[GIVEN PASSAGE]
◇ ◇ ◇ ◇
[Lingtyp] Grammaticalization of past/resultative meaning from "stay"

David Gil gil at shh.mpg.de
Mon Mar 6 08:27:13 UTC 2023


Somewhere in the semantic space between "continuative" and 
"past/resultative", Papuan Malay uses /tinggal/ 'stay' as the first term 
in a serial verb construction with a *durative* (or maybe habitual) 
meaning.

(I have not encountered this in any other Malay dialect, suggesting that 
this might perhaps be due to influence from local languages of Papua.)


David



On 06/03/2023 07:38, Wesley Jones wrote:
> Hello all,
>
> There is a construction in Horokoi (a.k.a. Wasembo, [gsp], part of the 
> Madang branch of TNG) in which a clause chain with the final verb 
> "stay/exist" can have various past/resultative-like meanings. I am 
> wondering where else such a construction has been found.
◇ ◇ ◇ ◇
[RECORDS]
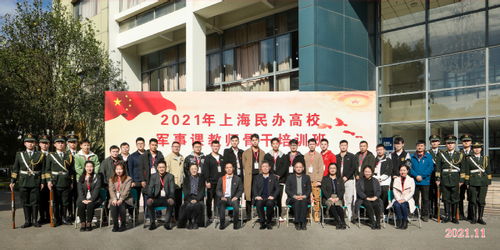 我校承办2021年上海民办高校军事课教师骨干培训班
◇ ◇ ◇ ◇
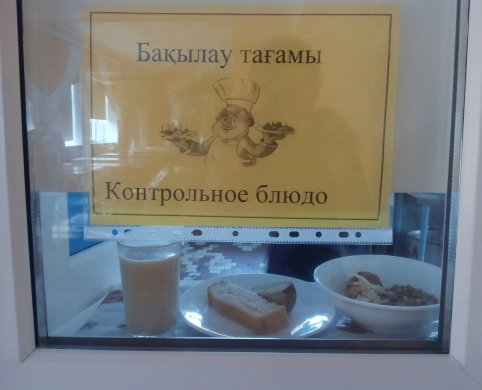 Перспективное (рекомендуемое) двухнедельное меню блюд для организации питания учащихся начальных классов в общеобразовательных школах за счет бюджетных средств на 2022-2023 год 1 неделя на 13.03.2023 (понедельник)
◇ ◇ ◇ ◇
[REQUIRED WORK]
(1) Answer these questions from the post about grammaticalization from "stay":
(a) Which word meaning 'stay' does Papuan Malay use as the first term in a serial verb construction?
(b) What meaning does that Papuan Malay construction have?
(c) What other name is given for Horokoi?
(2) Extend the mailing-list post about grammaticalization from "stay," continuing from the point where the text stops.

[ANSWERS PER TASK]
(1)
(a) /tinggal/
(b) A durative (or maybe habitual) meaning.
(c) Wasembo.

(2)
>
> The form is: [V-SR stay-TAM], where SR means switch reference marking 
> (same-subject or different-subject). With same-subject marking, it 
> literally says "I [V] and I stay"; with different-subject, it says "I 
> [V] and it (impersonal) stays".
>
> So far I have found the following meanings for the construction. The 
> different-subject marking tends to be associated with more distal 
> meanings (past, far past, anterior).
>
>   * literal (he _built_ a house and it _stayed_ [didn't fall down])
>   * stative (the food _is dry_, lit. it dries and it stays)
>   * copula/stative (you _are_ like me, lit. you become and you stay)
>       o Note that this meaning only occurs when the first verb is
>         "become". It does not mean "you became like me" (eventive).
>   * resultative/stative ([you hit it and] it _is broken_, lit. it
>     breaks and it stays)
>   * past (I _went_, lit. I go and I stay)
>   * far past (they [ancestors] _got_ salt from trees, lit. they take
>     and it stays)
>   * anterior (I _had said_ it to you, [then something else happened],
>     lit. I say and it stays)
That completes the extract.